After the introduction of a harsh new regime, Denmark has among the most restrictive immigration systems in Europe. In 2024, just 860 people were granted asylum, though a temporary protection scheme provided permits to 10,000 Ukrainians. In 2025, 2,600 people were deported after having their claims rejected.

Critics from the left in Denmark say hardline policies have led to the mainstreaming of hard-right policies and constant shifts to the right.

In the mid-2010s, the rightwing populist Danish People’s party was rising in the polls, cleaving working-class support away from the Social Democrats. Seeking a way back to government from four years in opposition, the party leader of the Social Democrats, Mette Frederiksen, published a pamphlet that made many Danish socialists and activists feel distinctly uncomfortable.

Titled Retfaerdig og Realistisk (Just and Realistic), it sought to win back the working-class vote.
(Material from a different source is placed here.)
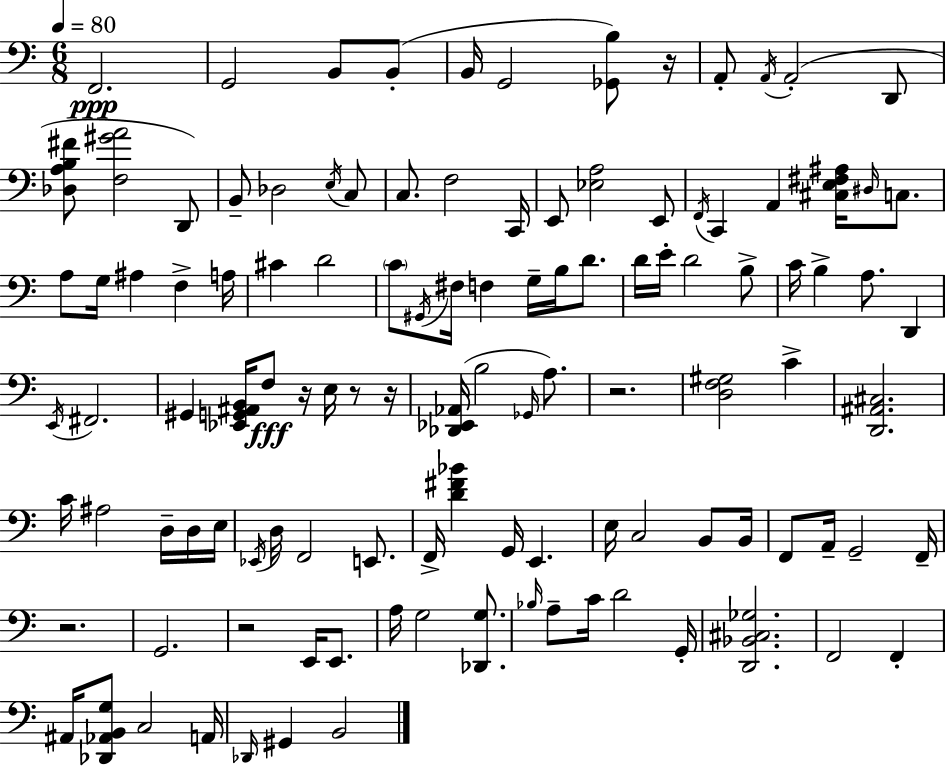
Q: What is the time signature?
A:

It said: “You are not a bad person because you do not want to see your country fundamentally changed. And you are not naive because you want to help other people live a better life.”

On Friday, Frederiksen called an early general election after a surge in popularity since Donald Trump threatened to invade Greenland.
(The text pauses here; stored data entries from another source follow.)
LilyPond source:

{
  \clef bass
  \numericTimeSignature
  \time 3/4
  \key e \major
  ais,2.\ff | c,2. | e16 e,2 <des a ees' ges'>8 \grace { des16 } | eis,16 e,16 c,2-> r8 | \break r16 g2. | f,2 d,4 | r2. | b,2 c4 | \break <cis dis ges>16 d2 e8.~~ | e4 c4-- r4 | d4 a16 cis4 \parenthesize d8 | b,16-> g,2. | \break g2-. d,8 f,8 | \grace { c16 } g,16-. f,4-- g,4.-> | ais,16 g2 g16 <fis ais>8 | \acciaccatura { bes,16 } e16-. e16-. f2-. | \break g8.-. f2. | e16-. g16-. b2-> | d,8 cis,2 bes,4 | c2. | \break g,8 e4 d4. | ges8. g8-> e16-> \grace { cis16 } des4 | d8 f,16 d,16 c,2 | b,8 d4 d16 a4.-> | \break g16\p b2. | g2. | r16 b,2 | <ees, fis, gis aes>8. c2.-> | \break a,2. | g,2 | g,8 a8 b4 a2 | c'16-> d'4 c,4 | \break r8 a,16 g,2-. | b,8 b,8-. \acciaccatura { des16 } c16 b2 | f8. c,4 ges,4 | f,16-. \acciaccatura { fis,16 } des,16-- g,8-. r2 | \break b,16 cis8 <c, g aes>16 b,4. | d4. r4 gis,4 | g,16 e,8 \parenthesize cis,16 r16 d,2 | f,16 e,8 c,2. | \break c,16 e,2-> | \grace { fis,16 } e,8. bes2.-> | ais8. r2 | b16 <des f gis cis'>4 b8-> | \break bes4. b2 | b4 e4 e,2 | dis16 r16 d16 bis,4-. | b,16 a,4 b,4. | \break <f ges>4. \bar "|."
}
Shabana Mahmood meets the Danish minister for immigration and integration, Rasmus Stoklund, in Copenhagen.
Shabana Mahmood meets the Danish minister for immigration and integration, Rasmus Stoklund, in Copenhagen. Photograph: Stefan Rousseau/PA

After holding a meeting with Mahmood, Rasmus Stoklund, the minister for immigration and integration, said his country would push forward with the so-called “ghetto law” that allows the state to demolish apartment blocks where at least half of residents have a “non-western” background.

“We don’t want parallel societies. We won’t accept them and we won’t accept the norms of imams or anyone else trying to dominate areas of Denmark,” Stoklund told LBC radio. “It is important that kids, when they go to school in the morning that they see that the adults in the neighbourhood go to work, that they don’t just hang around in this neighbourhood, and that they also experience what the majority culture is like, that they don’t grow up in a part of Denmark which might as well could have been part of the greater Middle East.”

Responding to his comments, a Home Office spokesperson said: “We disagree with the Danes on that idea – that is not Mahmood’s vision of a pluralistic country. We are interested in integration, not head counts of white faces.”